* [AUFGABENSTELLUNG]: Geben Sie im Text zum Arzneiversand den Abschnitt von „Der Versand von“ bis „bei Botendiensten aus.“ wieder und tauschen Sie dabei „Botendiensten“ gegen „Lieferdiensten“ aus.

* [TEXTAUSZUG]:
Die Patienten müssen Rezepte nicht mehr in die Apotheke tragen oder per Post an einen Apothekenversand schicken. Auch Anbieter wie DocMorris, die strenge Versandvorschriften in Deutschland mit einer Lieferung aus den Niederlanden umgehen, brauchen für verschreibungspflichtige Arzneien das Rezept von Ärzten.
Der Versand von Arzneien in Deutschland ist allerdings genau geregelt. So haben nur rund 3000 der etwa 18 500 Apotheken hierzulande eine gesetzliche Versanderlaubnis und dürfen mithilfe externer Dienstleister Medikamente verschicken, erklärt die Bundesvereinigung Deutscher
Apothekerverbände (ABDA). Anders sehen die Regeln bei Botendiensten aus.

* [BEREITGESTELLTE DATEN]:
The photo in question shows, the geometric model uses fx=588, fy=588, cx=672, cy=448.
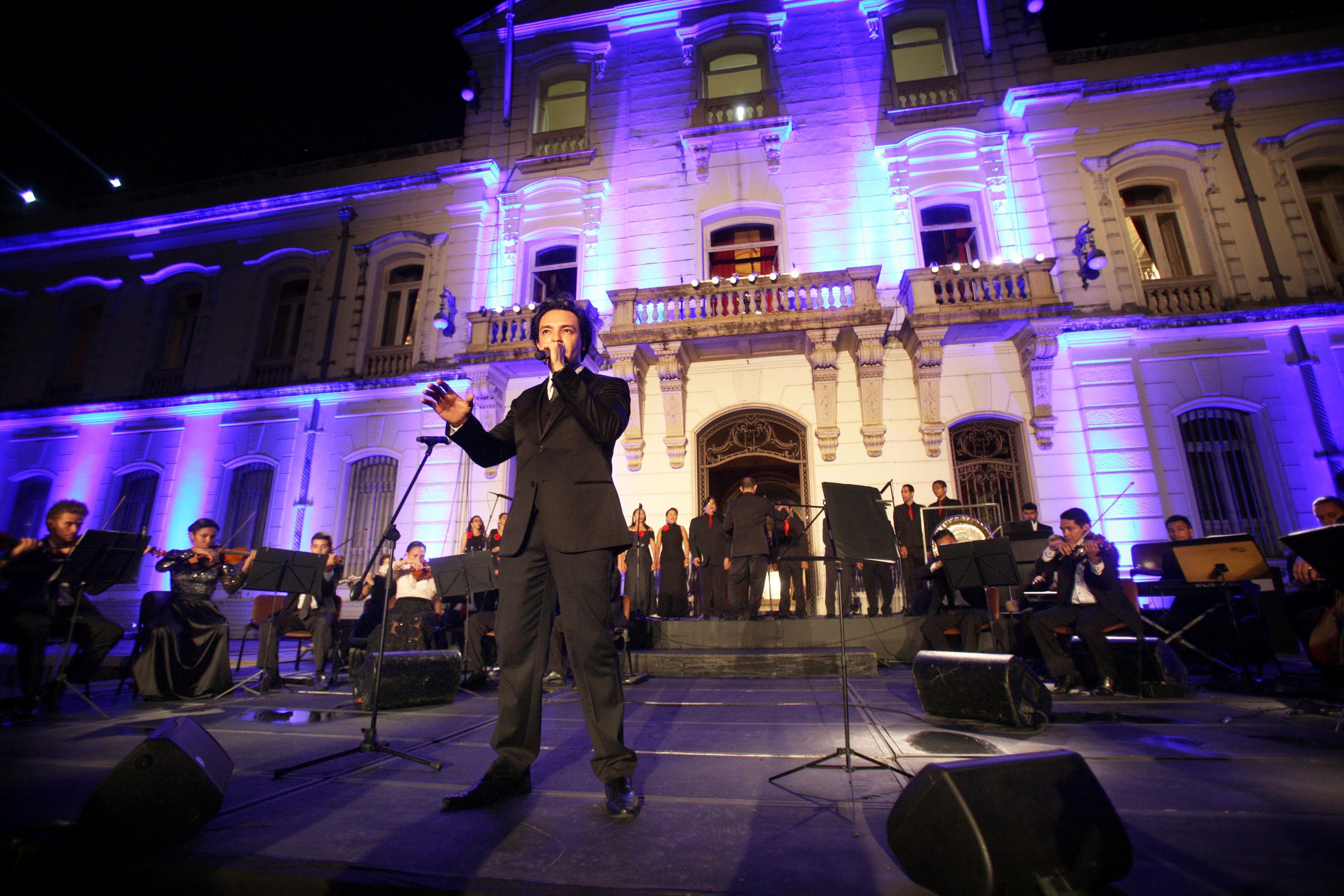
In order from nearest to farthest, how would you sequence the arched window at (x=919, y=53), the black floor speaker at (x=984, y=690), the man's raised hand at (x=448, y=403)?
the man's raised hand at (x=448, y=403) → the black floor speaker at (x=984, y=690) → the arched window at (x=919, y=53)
==
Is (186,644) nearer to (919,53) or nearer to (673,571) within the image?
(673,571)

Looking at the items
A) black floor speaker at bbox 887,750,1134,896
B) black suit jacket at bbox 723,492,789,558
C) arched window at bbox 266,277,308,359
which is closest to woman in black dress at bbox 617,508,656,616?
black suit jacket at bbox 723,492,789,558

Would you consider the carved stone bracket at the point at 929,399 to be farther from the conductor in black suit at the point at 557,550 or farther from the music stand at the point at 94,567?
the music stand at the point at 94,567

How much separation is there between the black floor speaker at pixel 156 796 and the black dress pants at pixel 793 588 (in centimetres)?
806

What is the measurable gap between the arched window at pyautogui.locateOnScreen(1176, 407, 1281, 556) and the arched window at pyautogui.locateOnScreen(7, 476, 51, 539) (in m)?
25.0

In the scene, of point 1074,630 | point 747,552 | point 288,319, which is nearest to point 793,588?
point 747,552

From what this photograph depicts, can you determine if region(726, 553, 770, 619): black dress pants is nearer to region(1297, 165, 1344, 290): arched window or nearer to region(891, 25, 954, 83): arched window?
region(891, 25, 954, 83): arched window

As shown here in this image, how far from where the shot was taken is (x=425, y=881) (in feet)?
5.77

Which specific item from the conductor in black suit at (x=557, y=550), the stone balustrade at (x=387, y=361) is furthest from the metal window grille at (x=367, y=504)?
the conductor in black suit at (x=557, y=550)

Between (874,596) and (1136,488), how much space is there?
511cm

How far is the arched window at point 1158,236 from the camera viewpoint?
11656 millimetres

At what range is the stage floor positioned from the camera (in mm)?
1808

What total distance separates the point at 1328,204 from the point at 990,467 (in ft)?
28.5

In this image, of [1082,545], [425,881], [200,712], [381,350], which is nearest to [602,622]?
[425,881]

* [LÖSUNG]:
Der Versand von Arzneien in Deutschland ist allerdings genau geregelt. So haben nur rund 3000 der etwa 18 500 Apotheken hierzulande eine gesetzliche Versanderlaubnis und dürfen mithilfe externer Dienstleister Medikamente verschicken, erklärt die Bundesvereinigung Deutscher
Apothekerverbände (ABDA). Anders sehen die Regeln bei Lieferdiensten aus.